* **Work order**
From the first line to the last, set down the material exactly, leaving out its pictures.

* **Supplied records**
▬▬▬

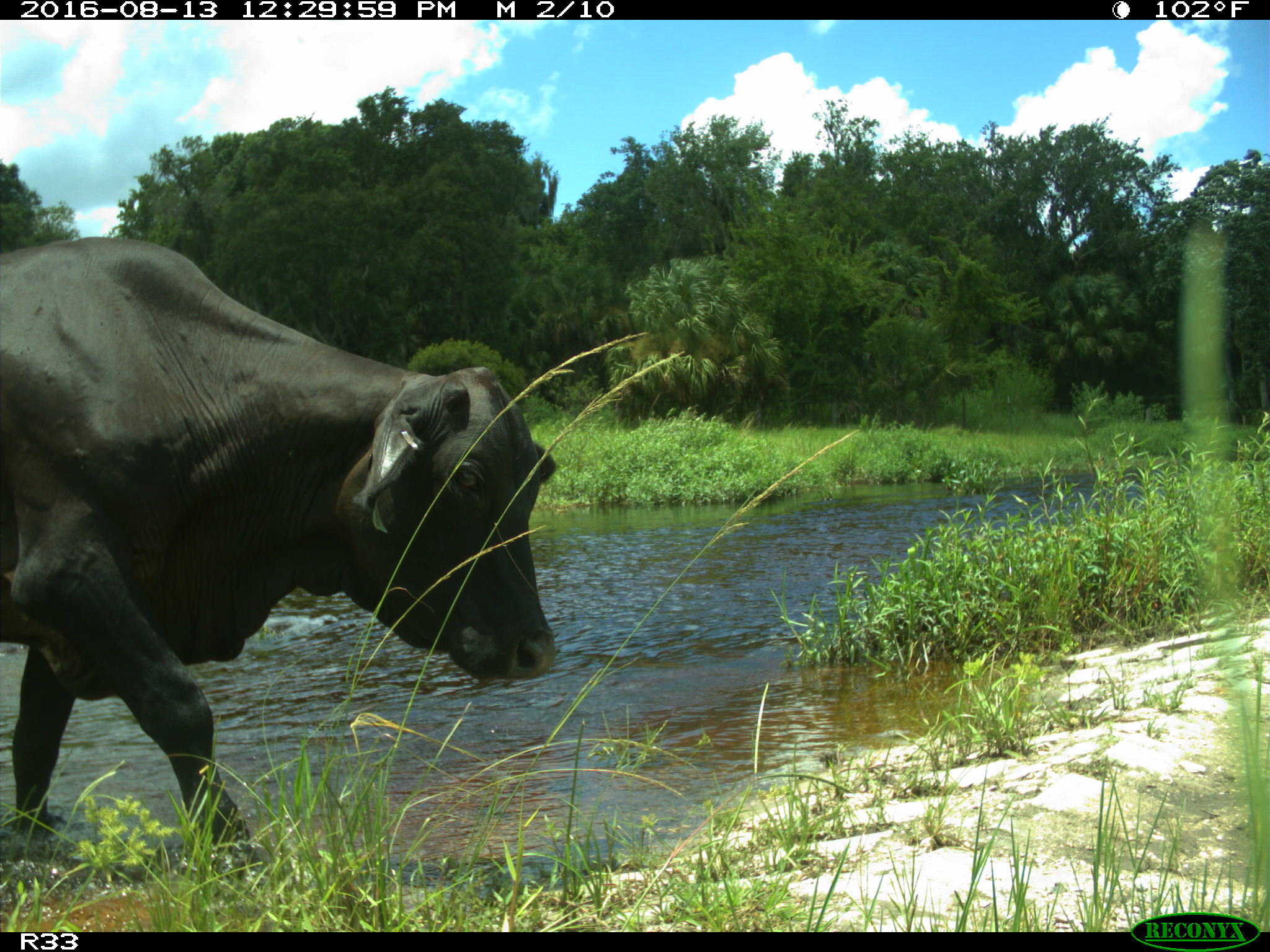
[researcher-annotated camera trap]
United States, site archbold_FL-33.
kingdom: Animalia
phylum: Chordata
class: Mammalia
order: Artiodactyla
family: Bovidae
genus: Bos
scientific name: Bos taurus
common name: domestic cow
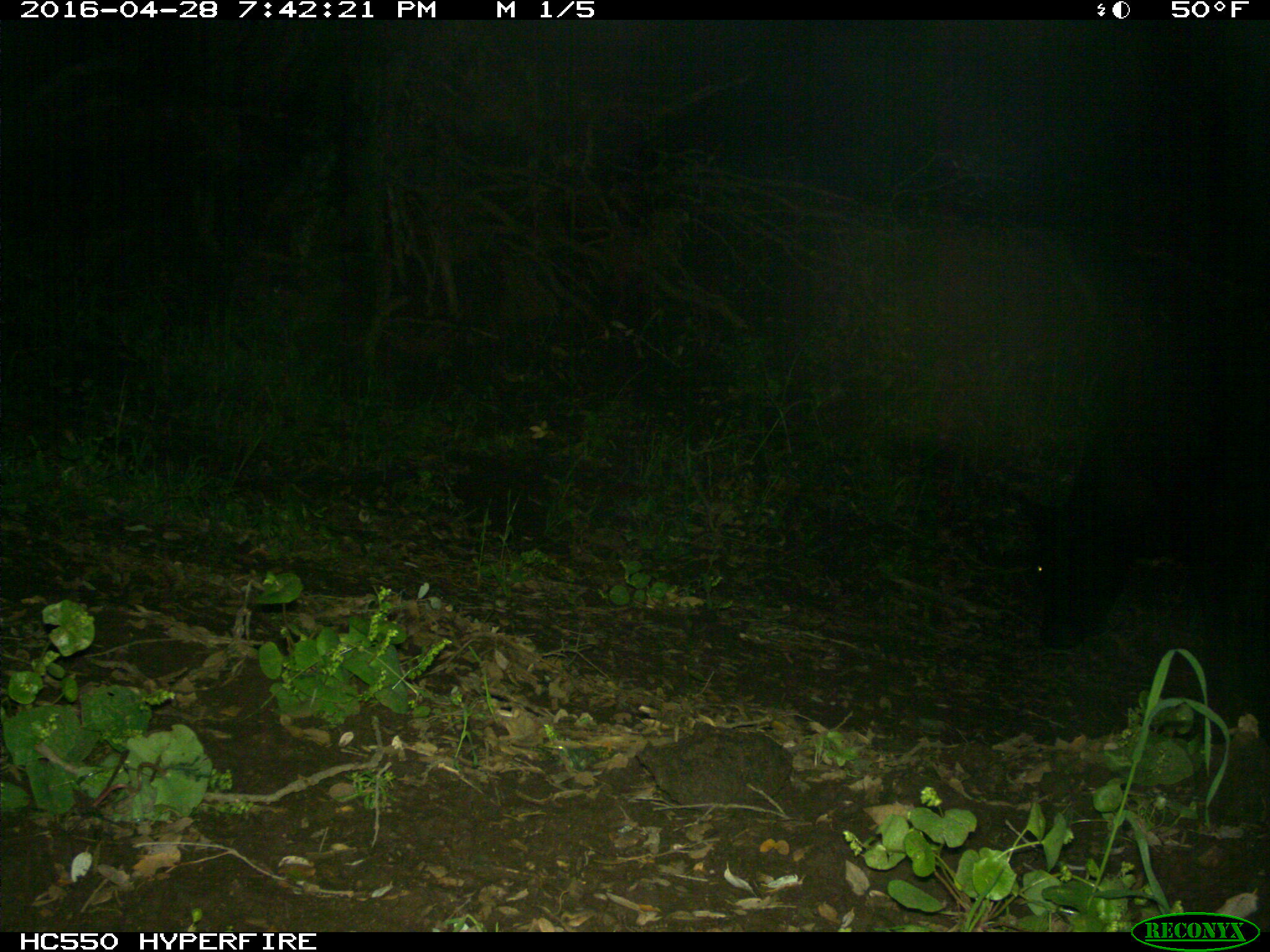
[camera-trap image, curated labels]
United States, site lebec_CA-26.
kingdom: Animalia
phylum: Chordata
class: Mammalia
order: Artiodactyla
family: Bovidae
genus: Bos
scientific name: Bos taurus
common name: domestic cow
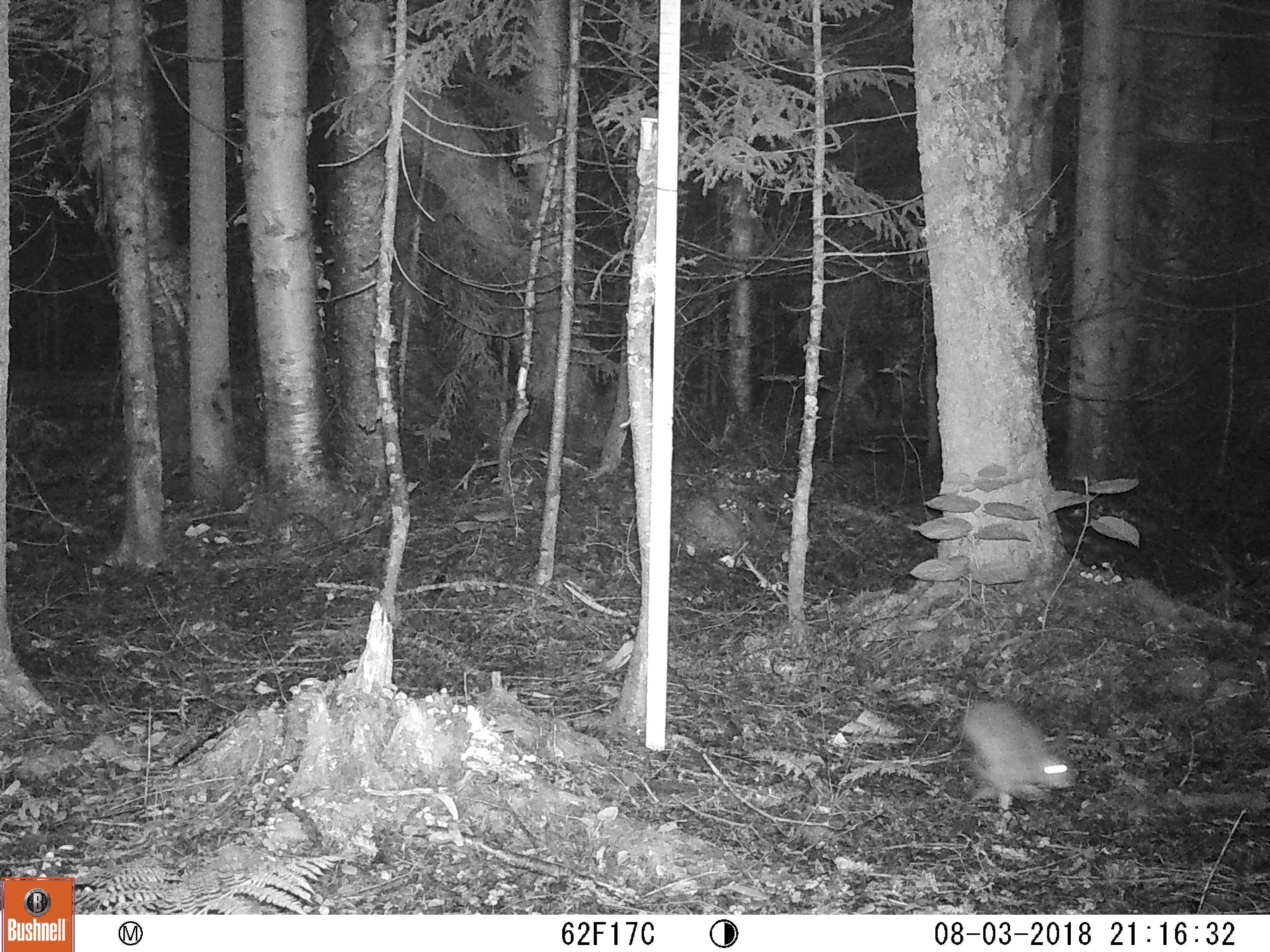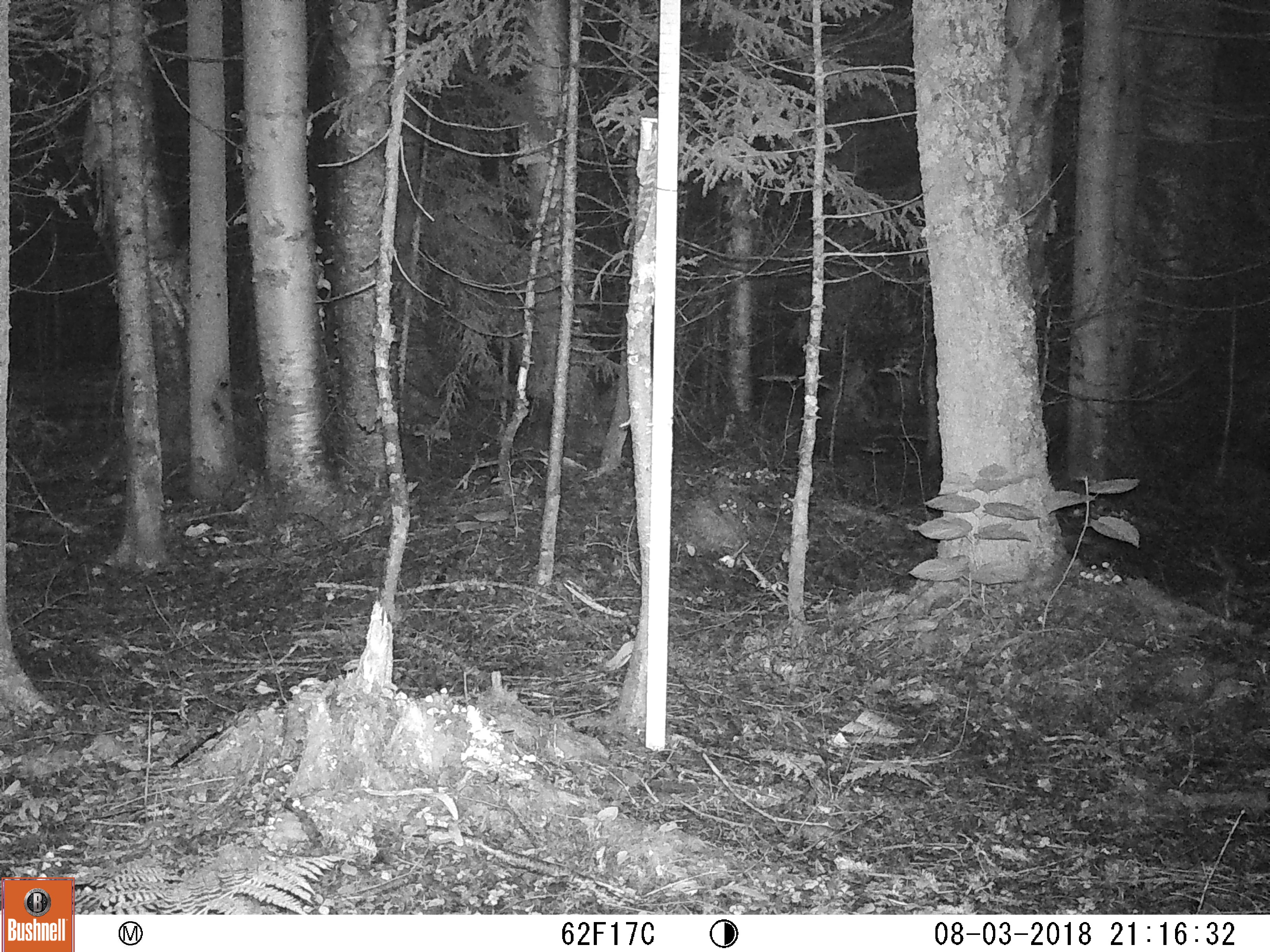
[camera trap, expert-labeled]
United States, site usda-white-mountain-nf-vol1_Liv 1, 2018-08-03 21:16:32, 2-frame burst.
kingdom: Animalia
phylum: Chordata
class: Mammalia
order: Lagomorpha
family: Leporidae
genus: Lepus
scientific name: Lepus americanus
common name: snowshoe hare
Snowshoe hare (Lepus americanus).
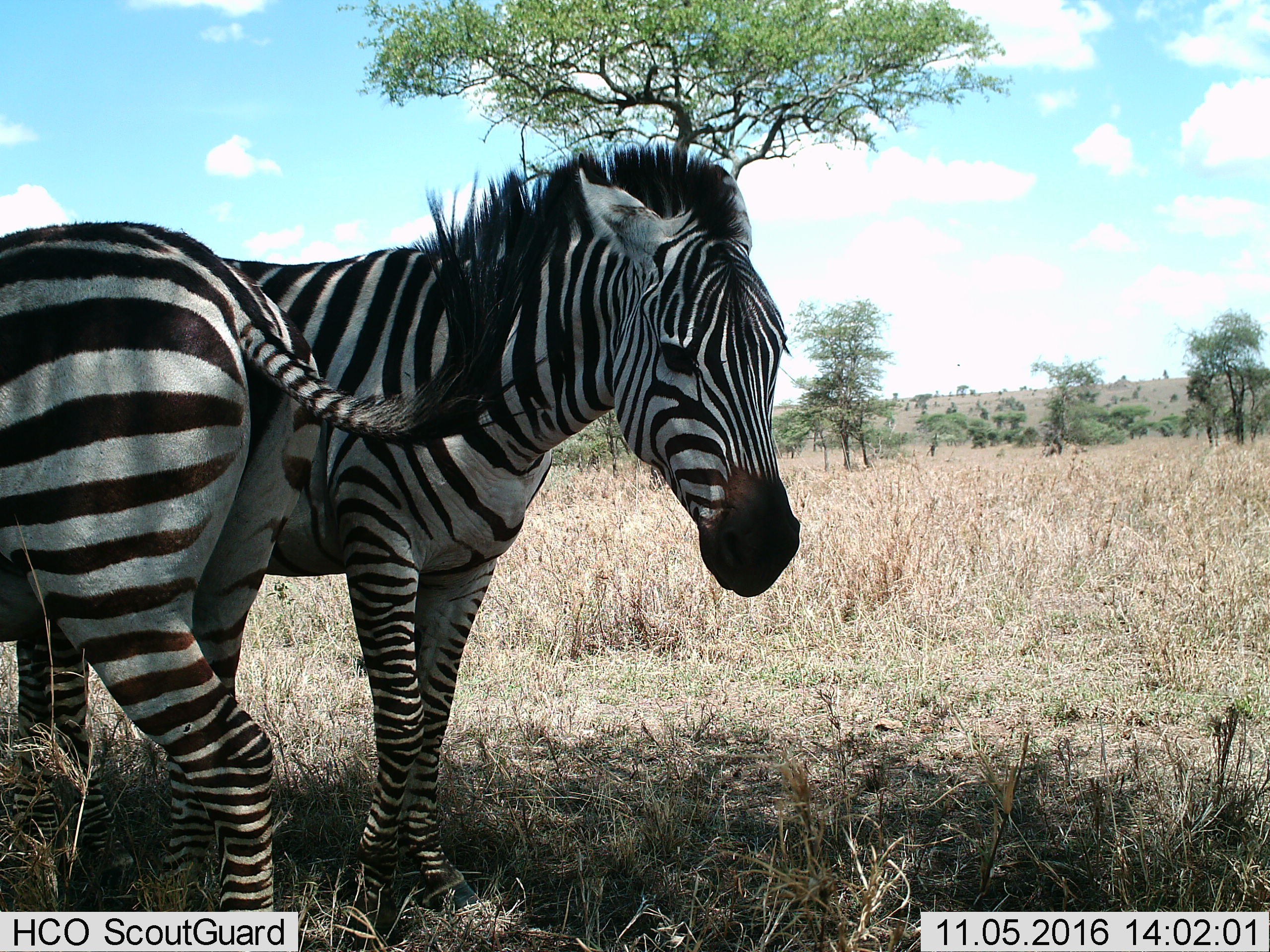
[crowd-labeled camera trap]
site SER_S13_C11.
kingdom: Animalia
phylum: Chordata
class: Mammalia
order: Perissodactyla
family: Equidae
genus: Equus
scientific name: Equus quagga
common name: plains zebra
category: zebraplains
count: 2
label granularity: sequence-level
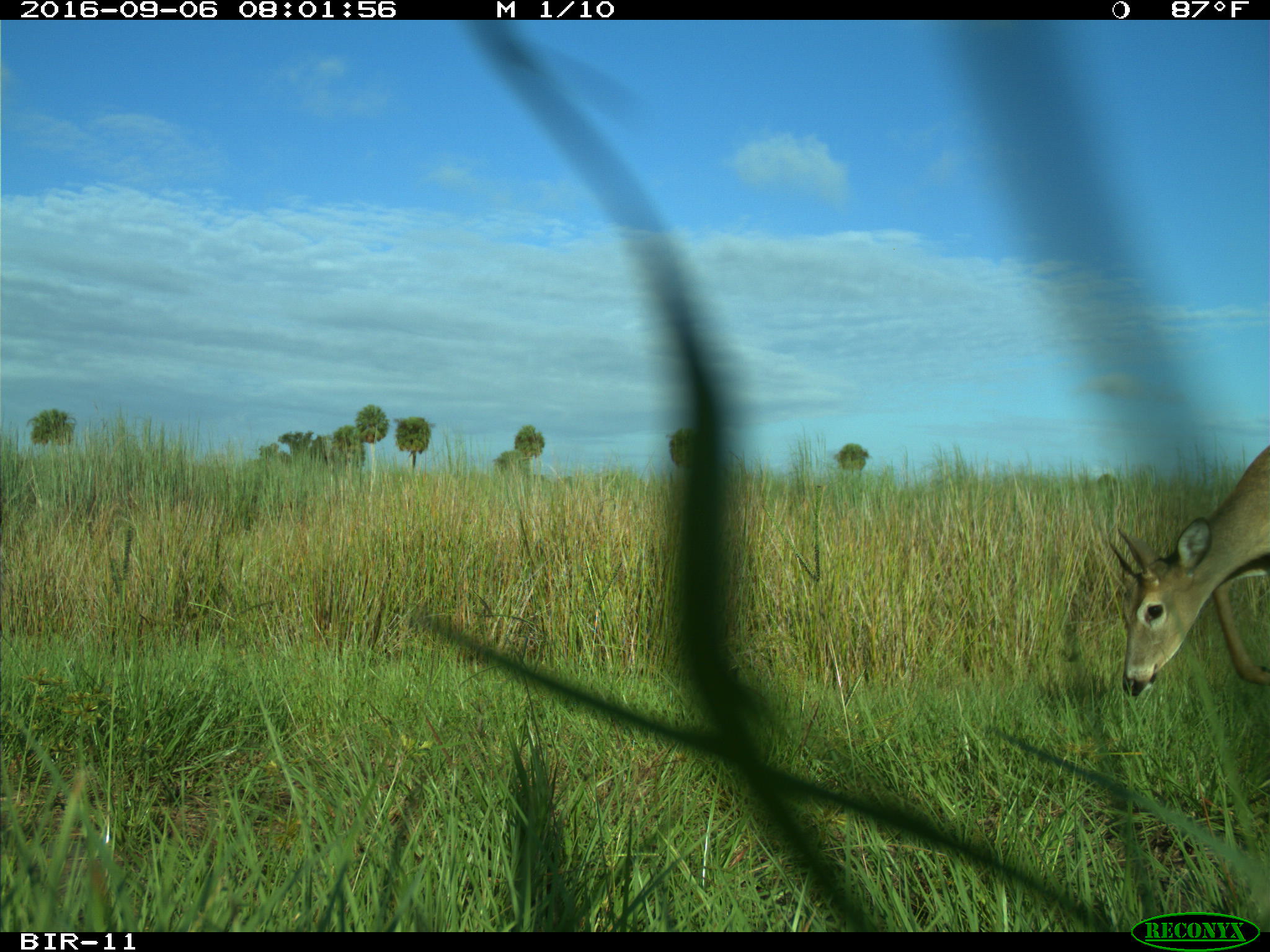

▬▬▬

* **Response area**
[researcher-annotated camera trap]
United States, site archbold_FL-33.
kingdom: Animalia
phylum: Chordata
class: Mammalia
order: Artiodactyla
family: Bovidae
genus: Bos
scientific name: Bos taurus
common name: domestic cow
[camera-trap image, curated labels]
United States, site lebec_CA-26.
kingdom: Animalia
phylum: Chordata
class: Mammalia
order: Artiodactyla
family: Bovidae
genus: Bos
scientific name: Bos taurus
common name: domestic cow
[camera trap, expert-labeled]
United States, site usda-white-mountain-nf-vol1_Liv 1, 2018-08-03 21:16:32, 2-frame burst.
kingdom: Animalia
phylum: Chordata
class: Mammalia
order: Lagomorpha
family: Leporidae
genus: Lepus
scientific name: Lepus americanus
common name: snowshoe hare
Snowshoe hare (Lepus americanus).
[crowd-labeled camera trap]
site SER_S13_C11.
kingdom: Animalia
phylum: Chordata
class: Mammalia
order: Perissodactyla
family: Equidae
genus: Equus
scientific name: Equus quagga
common name: plains zebra
category: zebraplains
count: 2
label granularity: sequence-level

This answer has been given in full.